Stronghold mined 170 Bitcoin in February 2024 and generated approximately $0.2 million in energy revenue, which represents the equivalent of approximately 3 additional Bitcoin based on the average price of Bitcoin during the month. This equates to approximately 173 of Bitcoin-equivalent production in February 2024, down approximately 14% from Bitcoin-equivalent production in January 2024. Two fewer days in the month contributed to a 7% reduction in Bitcoin mined, the increase in network hash rate contributed to a 9% reduction, and lower transaction fees contributed to a 6% reduction. Adjusting for these items, Bitcoin-equivalent production would have increased 7% from January, which was largely driven by the installation of the 5,000 newly delivered miners that are now hashing. The Company generated an estimated $7.9 million of revenue during February, down approximately 1% from January 2024. While the aforementioned decline in Bitcoin production and slightly lower energy revenue were headwinds, they were largely offset by the 16% increase in Bitcoin price.

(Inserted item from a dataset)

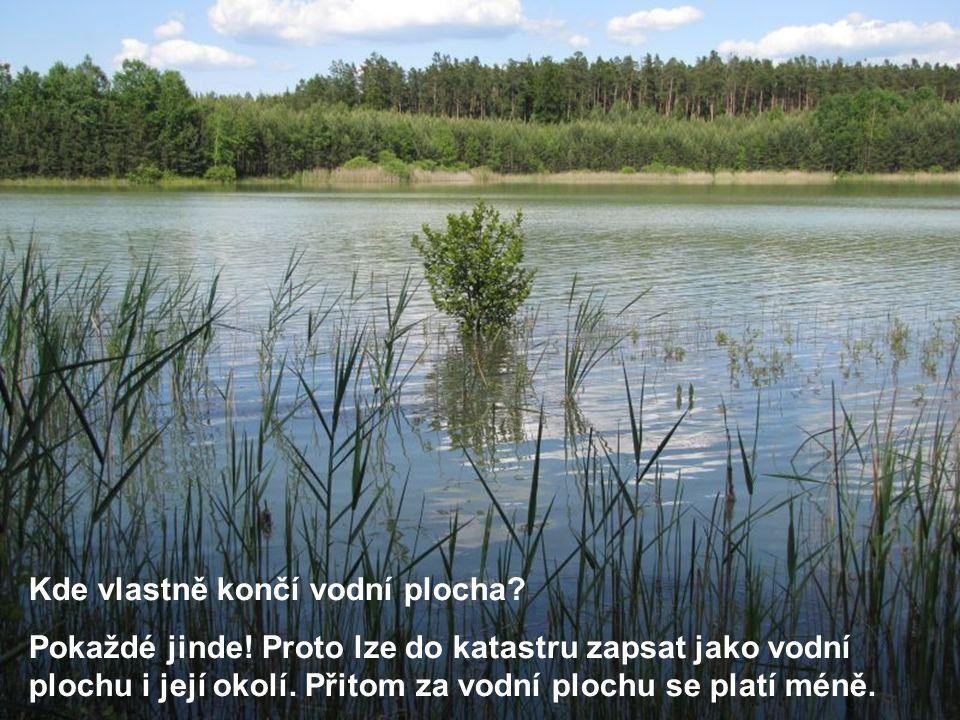Pokaždé jinde! Proto lze do katastru zapsat jako vodní plochu i její okolí. Přitom za vodní plochu se platí méně.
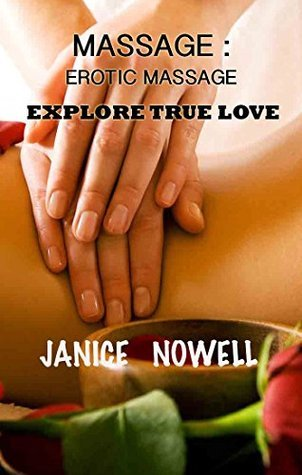 MASSAGE : Erotic Massage: Explore True Love Janice Nowell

Stronghold Carbon Capture Update

Stronghold has continued to progress the development of its carbon capture project. As previously announced, recent test results from the Scrubgrass Plant have demonstrated carbonation of up to 14% by starting weight of ash, up from prior estimates of up to 12%. Puro registered the Company’s carbon capture project at the Scrubgrass Plant in late February. The Company will now undertake the audit process with Puro, with the goal of accreditation as early as the end of the second quarter of 2024. Please see the presentation posted to the Company’s website on December 12, 2023, and the Company’s Quarterly Report on Form 10-Q dated November 14, 2023, for additional details and assumptions relating to the carbon capture project.

In partnership with Karbonetiq, Inc., the second Karbolith has been installed at the Scrubgrass Plant, and includes structural and design enhancements aimed to increase airflow and carbonation such as increased height, a third window unit, and additional perforated pipes with more outlets connecting to foundation. Each of the enhancements were added while reducing costs and construction time. The second Karbolith had an equipment cost of $33,000, a reduction of approximately 50% when compared to the first Karbolith.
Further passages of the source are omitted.